Written problem:
Select every line in the rows below that holds the word "considered", and copy each of those lines.

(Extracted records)
[BEGIN]

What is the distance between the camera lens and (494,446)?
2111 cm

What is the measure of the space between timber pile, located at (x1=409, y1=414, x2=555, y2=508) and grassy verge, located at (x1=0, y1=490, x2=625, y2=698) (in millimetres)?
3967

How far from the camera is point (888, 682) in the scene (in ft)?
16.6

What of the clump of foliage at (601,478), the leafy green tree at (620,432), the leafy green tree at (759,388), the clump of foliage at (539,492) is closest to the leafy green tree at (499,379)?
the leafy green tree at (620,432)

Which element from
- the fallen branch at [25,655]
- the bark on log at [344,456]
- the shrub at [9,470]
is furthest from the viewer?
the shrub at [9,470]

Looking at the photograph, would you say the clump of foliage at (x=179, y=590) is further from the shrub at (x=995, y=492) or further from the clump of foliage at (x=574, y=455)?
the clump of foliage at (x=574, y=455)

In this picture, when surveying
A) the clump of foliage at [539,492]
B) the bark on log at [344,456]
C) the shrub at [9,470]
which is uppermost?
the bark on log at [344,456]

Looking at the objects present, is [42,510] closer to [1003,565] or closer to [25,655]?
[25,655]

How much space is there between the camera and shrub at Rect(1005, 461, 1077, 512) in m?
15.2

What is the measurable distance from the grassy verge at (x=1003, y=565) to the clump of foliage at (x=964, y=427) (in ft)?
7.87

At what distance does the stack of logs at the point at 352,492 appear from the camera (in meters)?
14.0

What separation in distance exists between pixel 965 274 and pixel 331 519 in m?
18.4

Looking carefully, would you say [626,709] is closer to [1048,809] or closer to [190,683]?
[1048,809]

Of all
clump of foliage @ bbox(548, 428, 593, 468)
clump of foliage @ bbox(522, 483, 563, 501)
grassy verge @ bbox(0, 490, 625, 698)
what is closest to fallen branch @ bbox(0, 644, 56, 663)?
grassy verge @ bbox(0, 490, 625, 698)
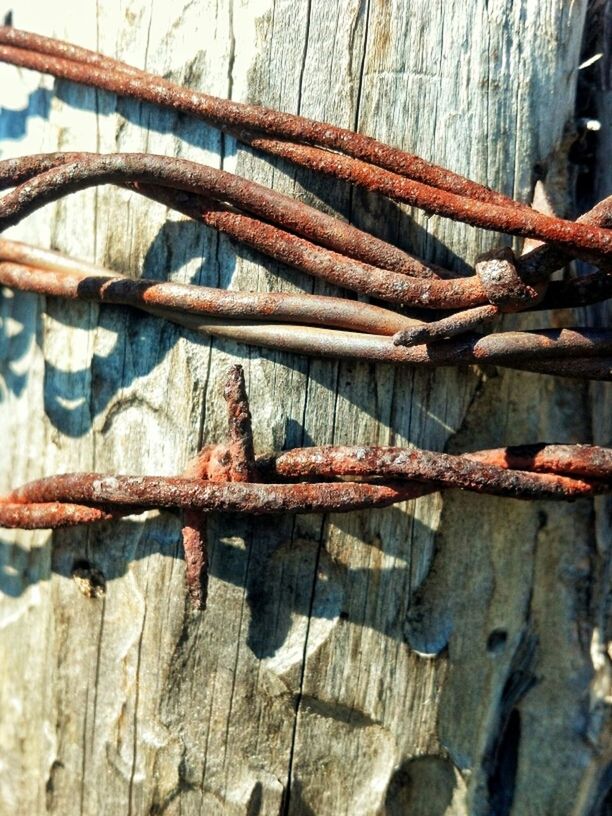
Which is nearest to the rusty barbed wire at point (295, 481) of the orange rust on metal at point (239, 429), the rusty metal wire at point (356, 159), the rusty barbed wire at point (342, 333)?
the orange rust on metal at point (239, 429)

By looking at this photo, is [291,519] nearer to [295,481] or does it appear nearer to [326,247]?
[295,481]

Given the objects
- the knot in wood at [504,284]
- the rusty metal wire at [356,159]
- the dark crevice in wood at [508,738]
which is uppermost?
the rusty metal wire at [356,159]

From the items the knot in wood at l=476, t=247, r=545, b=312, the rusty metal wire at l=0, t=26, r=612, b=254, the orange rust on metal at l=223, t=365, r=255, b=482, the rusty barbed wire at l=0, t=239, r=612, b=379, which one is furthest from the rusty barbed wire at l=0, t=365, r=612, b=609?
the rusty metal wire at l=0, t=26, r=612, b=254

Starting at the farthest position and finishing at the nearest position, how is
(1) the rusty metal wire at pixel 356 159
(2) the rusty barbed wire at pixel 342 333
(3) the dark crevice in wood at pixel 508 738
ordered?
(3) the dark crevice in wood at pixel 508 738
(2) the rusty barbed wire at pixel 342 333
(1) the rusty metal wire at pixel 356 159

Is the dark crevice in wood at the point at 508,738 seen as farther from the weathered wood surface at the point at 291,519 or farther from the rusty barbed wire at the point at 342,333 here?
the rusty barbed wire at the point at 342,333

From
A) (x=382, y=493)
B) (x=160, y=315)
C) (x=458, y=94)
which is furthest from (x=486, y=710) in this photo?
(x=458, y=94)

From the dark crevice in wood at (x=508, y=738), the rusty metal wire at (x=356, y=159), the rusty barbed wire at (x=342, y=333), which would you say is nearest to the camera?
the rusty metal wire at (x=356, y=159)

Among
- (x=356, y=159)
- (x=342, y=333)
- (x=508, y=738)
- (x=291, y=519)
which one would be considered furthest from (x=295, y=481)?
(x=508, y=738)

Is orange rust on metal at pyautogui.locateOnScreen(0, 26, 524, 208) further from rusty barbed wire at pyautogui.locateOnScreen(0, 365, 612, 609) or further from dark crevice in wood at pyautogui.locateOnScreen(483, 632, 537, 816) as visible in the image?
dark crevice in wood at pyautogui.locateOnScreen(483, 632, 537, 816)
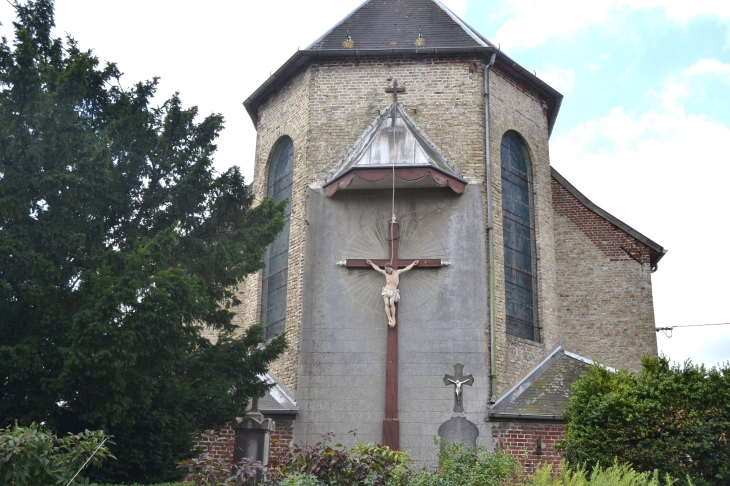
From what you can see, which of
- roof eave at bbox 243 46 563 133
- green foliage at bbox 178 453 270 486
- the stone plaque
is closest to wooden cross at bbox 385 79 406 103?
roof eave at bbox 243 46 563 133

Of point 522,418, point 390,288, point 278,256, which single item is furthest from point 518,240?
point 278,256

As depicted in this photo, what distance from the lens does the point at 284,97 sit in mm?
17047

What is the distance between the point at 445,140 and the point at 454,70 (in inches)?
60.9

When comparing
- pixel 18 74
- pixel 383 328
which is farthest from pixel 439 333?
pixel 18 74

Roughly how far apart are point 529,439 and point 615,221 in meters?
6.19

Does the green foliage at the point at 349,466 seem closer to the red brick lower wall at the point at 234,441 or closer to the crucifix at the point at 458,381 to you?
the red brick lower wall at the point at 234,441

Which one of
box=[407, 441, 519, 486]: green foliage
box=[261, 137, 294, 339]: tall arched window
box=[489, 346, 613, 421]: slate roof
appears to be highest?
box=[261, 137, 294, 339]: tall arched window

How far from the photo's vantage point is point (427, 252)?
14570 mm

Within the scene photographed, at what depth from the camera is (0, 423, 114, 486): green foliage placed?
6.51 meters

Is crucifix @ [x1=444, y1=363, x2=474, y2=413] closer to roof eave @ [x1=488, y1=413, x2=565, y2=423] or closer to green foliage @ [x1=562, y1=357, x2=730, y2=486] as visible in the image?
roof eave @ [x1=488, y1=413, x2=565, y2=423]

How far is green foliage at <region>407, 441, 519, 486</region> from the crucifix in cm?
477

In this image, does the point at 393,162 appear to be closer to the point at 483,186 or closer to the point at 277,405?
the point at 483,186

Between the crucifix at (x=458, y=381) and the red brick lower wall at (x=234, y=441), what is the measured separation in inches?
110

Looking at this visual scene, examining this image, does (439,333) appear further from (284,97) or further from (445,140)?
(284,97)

[END]
[BEGIN]

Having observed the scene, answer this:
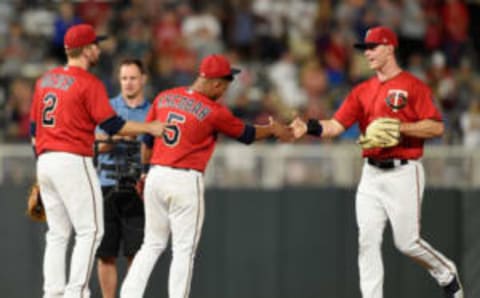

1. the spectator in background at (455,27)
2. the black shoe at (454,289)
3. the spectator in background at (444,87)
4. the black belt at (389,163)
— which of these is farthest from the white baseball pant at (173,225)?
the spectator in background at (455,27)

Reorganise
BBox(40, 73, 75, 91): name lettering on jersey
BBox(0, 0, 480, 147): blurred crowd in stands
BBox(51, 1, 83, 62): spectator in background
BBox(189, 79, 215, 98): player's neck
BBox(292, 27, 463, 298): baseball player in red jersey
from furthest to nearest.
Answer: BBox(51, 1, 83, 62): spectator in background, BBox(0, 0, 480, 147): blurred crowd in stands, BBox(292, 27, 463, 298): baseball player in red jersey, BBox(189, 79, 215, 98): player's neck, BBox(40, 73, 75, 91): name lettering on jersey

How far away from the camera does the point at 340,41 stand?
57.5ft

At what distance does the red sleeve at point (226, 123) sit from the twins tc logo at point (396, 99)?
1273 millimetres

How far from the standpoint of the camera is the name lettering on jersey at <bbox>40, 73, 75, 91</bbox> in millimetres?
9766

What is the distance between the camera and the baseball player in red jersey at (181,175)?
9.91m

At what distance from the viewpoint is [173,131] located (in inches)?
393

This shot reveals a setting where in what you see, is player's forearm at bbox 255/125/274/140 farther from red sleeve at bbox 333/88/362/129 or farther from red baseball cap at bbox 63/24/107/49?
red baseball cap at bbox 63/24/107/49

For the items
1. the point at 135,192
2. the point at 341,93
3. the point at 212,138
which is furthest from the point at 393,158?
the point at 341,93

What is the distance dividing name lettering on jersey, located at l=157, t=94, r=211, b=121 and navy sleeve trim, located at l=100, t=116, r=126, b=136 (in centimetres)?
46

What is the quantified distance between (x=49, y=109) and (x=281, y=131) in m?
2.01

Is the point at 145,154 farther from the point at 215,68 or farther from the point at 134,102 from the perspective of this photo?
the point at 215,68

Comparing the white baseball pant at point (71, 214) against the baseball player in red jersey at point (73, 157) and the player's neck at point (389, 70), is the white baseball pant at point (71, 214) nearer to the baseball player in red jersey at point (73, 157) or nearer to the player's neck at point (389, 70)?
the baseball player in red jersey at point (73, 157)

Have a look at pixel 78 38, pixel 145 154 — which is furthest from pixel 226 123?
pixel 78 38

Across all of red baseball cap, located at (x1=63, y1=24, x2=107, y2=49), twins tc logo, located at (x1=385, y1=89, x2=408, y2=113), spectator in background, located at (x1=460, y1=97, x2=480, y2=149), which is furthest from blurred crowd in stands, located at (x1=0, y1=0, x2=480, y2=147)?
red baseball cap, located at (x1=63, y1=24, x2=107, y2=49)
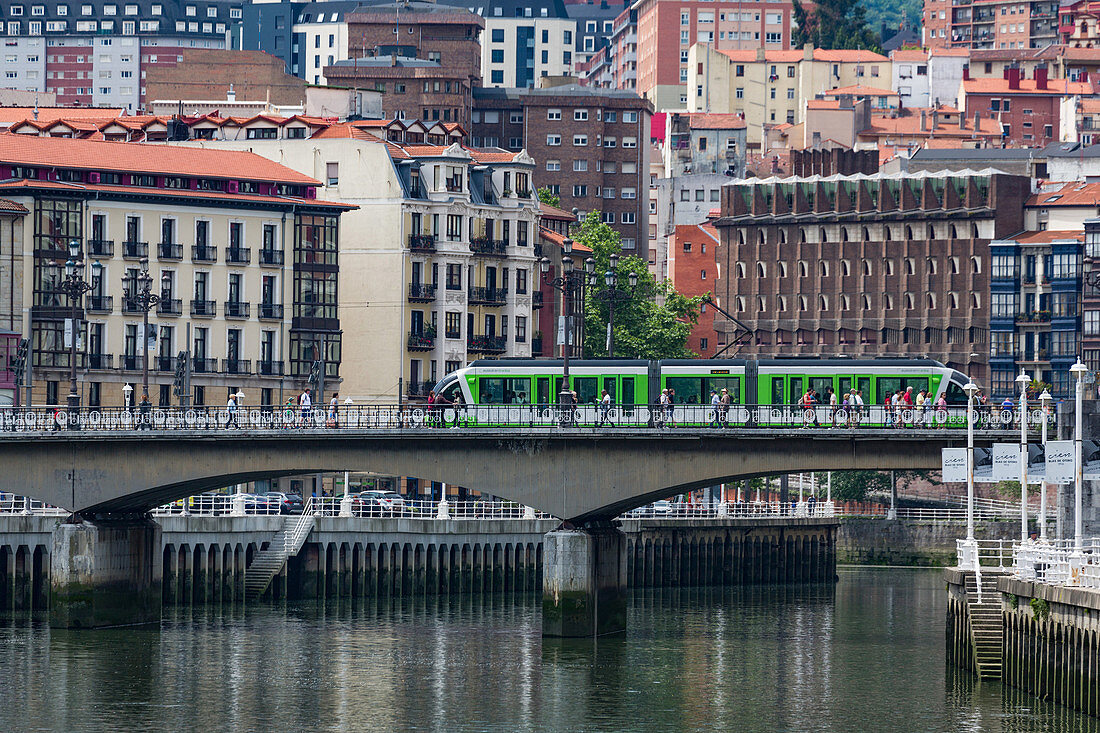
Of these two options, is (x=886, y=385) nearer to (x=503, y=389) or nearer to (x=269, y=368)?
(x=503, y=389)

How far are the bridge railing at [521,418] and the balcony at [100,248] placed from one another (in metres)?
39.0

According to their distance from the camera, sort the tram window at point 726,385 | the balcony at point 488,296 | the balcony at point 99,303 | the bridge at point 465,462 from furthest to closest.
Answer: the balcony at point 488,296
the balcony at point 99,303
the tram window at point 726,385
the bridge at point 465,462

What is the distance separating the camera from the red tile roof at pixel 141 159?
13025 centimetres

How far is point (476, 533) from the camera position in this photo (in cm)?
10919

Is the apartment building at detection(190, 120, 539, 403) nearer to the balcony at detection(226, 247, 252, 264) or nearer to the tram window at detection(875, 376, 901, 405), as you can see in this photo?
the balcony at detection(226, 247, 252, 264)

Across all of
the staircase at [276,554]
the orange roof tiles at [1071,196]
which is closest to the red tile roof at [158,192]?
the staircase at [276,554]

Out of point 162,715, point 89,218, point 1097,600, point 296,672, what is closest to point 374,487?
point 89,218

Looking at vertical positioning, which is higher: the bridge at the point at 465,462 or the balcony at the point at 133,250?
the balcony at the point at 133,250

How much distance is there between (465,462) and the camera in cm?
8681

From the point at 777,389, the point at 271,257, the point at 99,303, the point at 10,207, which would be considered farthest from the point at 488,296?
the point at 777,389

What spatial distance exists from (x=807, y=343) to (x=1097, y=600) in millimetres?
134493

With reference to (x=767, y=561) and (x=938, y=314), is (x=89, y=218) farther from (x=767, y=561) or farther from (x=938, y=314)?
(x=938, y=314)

[END]

Final answer:
which one would be considered furthest from (x=295, y=481)?
From the point at 777,389, the point at 271,257, the point at 99,303, the point at 10,207, which would be considered farthest from the point at 488,296?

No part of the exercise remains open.